- **Request 1**: In the piece on police commissioners, retype the passage beginning at the words "Before going any" and ending after "by BBC Wales.", with no changes.
- **Request 2**: According to the piece on police commissioners, which police and crime commissioner did the writer interview?

- **Source**:
Warwickshire police commissioner Ron Ball is not quite a marauding Genghis Khan of police accountability, is he? More the sweet talking muse of old Bill romantic verse, it seems. His line, you must admit, of “let’s wait and see” certainly tends to disappoint when the evidence is clear and unequivocal in respect of the Andrew Mitchell debacle: the police lied….again.

But all is not lost. These bold outriders for public accountability, though somewhat mired in mystery where the general public are concerned, do enjoy a modest degree of virtue as I recently discovered when interviewing the Dyfed Powys police and crime commissioner Christopher Salmon.

The thrust of my interview concerned the devolving of police powers to Carwyn’s Team Druid in Cardiff Bay.

Before going any further, I must remind readers that the first minister was “roasted” by Welsh Labour MP’s back in March over this very issue, as originally reported by the Western Mail and then taken up by BBC Wales.

Talk of the tea room in Westminster, apparently. Indeed one senior politician compared Rhodri Morgan (Carwyn’s mentor in public sector studies) with Ramsay Macdonald and another loyalist Valley’s MP told Carwyn directly that it was a pity that he didn’t pay more attention to health and education in Wales instead of devolving police powers, with criminal justice to follow.

Yet another Westminster Welsh politico complained, “He didn’t consult anybody. He didn’t discuss his proposals with his own cabinet or even Labour AMs’.”

Observe the remarkable naivety of Welsh Labour MP’s here, as if they have ever known what goes on in Cardiff Bay, that’s devolution for you? Nothing but “institutional chaos”, at least John Major got this right.

- **Data segment**:
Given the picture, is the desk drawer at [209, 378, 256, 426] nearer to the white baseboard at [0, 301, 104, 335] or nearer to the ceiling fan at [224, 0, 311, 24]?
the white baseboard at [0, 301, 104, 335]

- **Exercise output 1**:
Before going any further, I must remind readers that the first minister was “roasted” by Welsh Labour MP’s back in March over this very issue, as originally reported by the Western Mail and then taken up by BBC Wales.

- **Exercise output 2**: Christopher Salmon, the Dyfed Powys police and crime commissioner.